Canciones viejas siempre nuevas que invitan a soñar (+fotos)
Lagartijita verde, Patico Tico Tico, Mi amiguita Dorotea. Una tras otras nos iluminaron, como un torrente de luz, letras que parecían dispersas, distantes en la memoria, melodías casi desconocidas para muchos, poesía con una sencillez bella, terrenal y cotidiana.
Desde la maravillosa voz de Olga Blanco y los exquisitos arreglos musicales de Raúl Valdés, Teatro de las Estaciones reverencia las composiciones menos conocidas de Teresita Fernández, pretéritos temas que marcaron la niñez de generaciones de cubanos y vuelven de la mano de la tropa de la Luna y el Sol para hacernos revivir tiempos pasados.
El concierto, con guion y dirección artística de Rubén Darío Salazar, Premio Nacional de Teatro, recorre el arsenal de motivos que inspiraron a nuestra compositora mayor desde El elefantico Tito o La señora Manatí.
“Yo creo que hay un tesoro, un cofre, lleno de joyas musicales, literarias, plásticas, teatrales que tiene que ver con las infancias y Cuba tiene de todo, a Martí, a Dora Alonso, a Teresita Fernández.

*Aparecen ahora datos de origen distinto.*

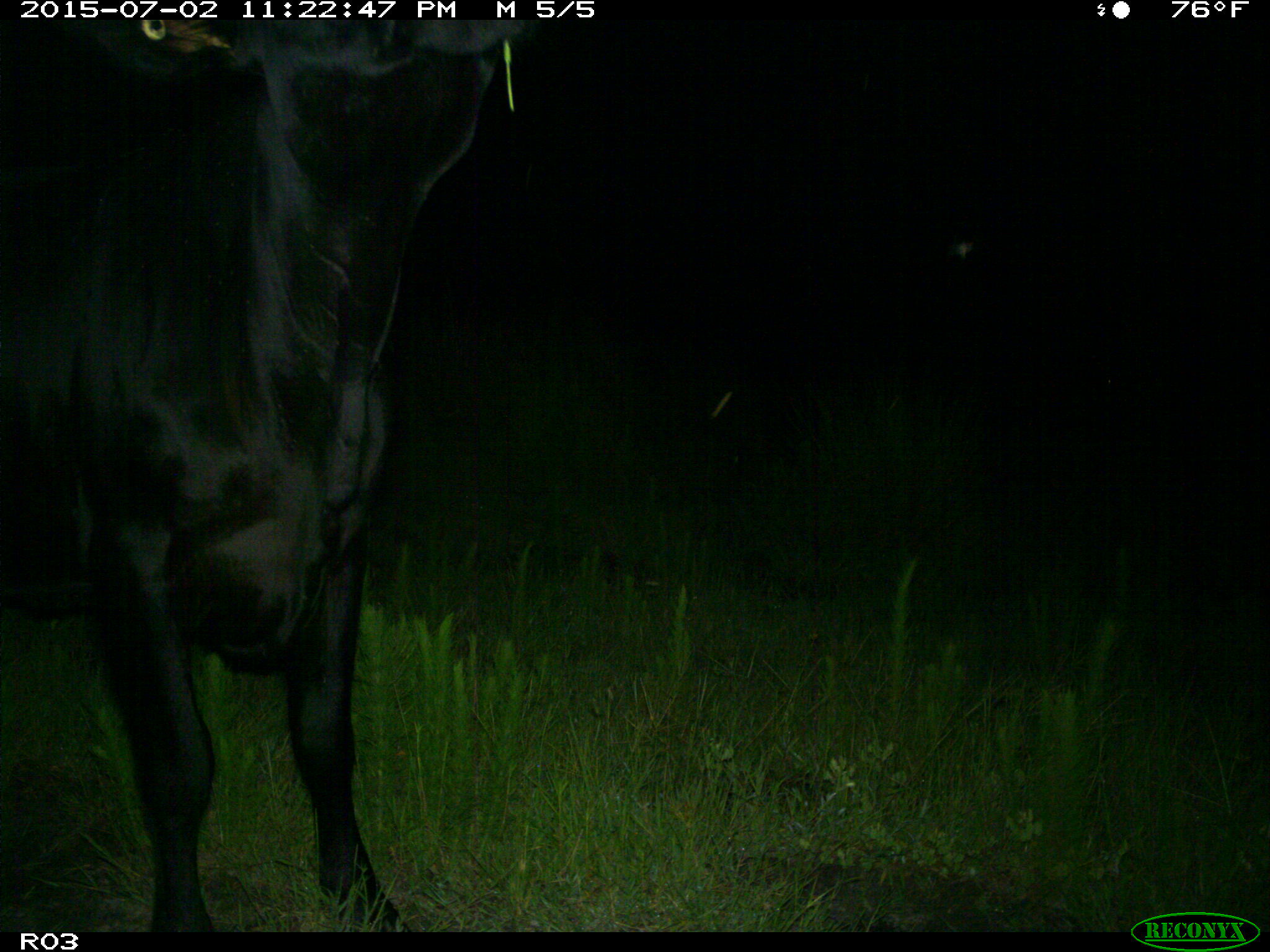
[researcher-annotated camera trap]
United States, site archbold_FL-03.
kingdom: Animalia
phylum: Chordata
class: Mammalia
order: Artiodactyla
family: Bovidae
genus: Bos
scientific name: Bos taurus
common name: domestic cow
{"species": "Bos taurus (domestic cow)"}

“Entonces, ¿cómo no buscar su repertorio, buscar incluso su repertorio desconocido, su repertorio menos popular, el menos cantado, incluso por allá misma en los conciertos y traerlo al teatro, unir voluntades, niños aficionados como la compañía Gabi & Sofi, profesionales como Teatro de las Estaciones, una solista como Olga Blanco que viene del Coro de Cámara de Matanzas y canta como los ángeles o el talento de Raúl Valdés en los arreglos musicales, ligado al de Zenén Calero? ¿Cómo no reunir todo ese todo ese material que es oro y regalárselo a las infancias de Cuba y de quien quiera escucharlos?
El también actor y Maestro de Juventudes engarzó con gracia y refinado gusto los siempre hermosos diseños de Zenén Calero Medina, Premio Nacional de Teatro, en una escenografía que sorprende en colores, vestuarios y muñecos en constante interacción con los actores, actrices, bailarines.

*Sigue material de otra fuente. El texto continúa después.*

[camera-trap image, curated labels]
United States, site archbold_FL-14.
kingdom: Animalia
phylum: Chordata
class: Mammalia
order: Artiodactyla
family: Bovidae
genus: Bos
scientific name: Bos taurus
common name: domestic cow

“Somos inmensamente ricos en cultura, en la cultura nacional, la nuestra, nuestra identidad, nuestro patrimonio. ¿Qué hacemos buscando, mirando para otros lados? Lo otro existe y es válido porque cada cual tiene su manera de expresarse, pero es más importante la nuestra, combinada con todas esas experiencias.
“Yo creo que eso se habla mucho, pero no lo suficiente. Nunca será ocioso recurrir a Teresita, recurrir a Martí, recurrir a Don Alonso, recurrir a tantas creadores que legitiman la isla y el país hermoso que somos”.
La puesta en escena minimalista, pero impecable, se sostiene también sobre el estratégico diseño de luces y la imagen siempre fresca de la compañía Gaby & Sofi.
Iván García, Laura Marín, Raúl Alvarez y el propio Rubén manipulan los títeres al tiempo que Irina Madrazo, Patricia García y Doly Díaz tienen a su cargo la música en vivo de los catorce temas de ayer, de hoy y de siempre.
Como si Teresita Fernández desde la platea los hiciera brotar de la guitarra los presentes en la sala Pepe Camejo disfrutaron de Chicharrita; Peppy; Canta, canta pajarito y Titiritero, entre otros, a lleno total el sábado 10 de enero en la sala Pepe Camejo experiencia que se repitió el domingo en el teatro del Museo Nacional de Bellas Artes, en la capital cubana este fin de semana, 17 y 18, otra vez en la salita de la calle Ayuntamiento.
Canciones viejas siempre nuevas, espectáculo que acogió antes la Sala de Conciertos José White, el 20 de diciembre último, es una invitación a revivir una etapa maravillosa de la vida de la mano de quien nunca dejó de ser niña, gracias al empeño de un grupo que, desde Matanzas, enaltece, defiende, promueve y revitaliza nuestros valores culturales más auténticos en las artes visuales, la danza y el teatro.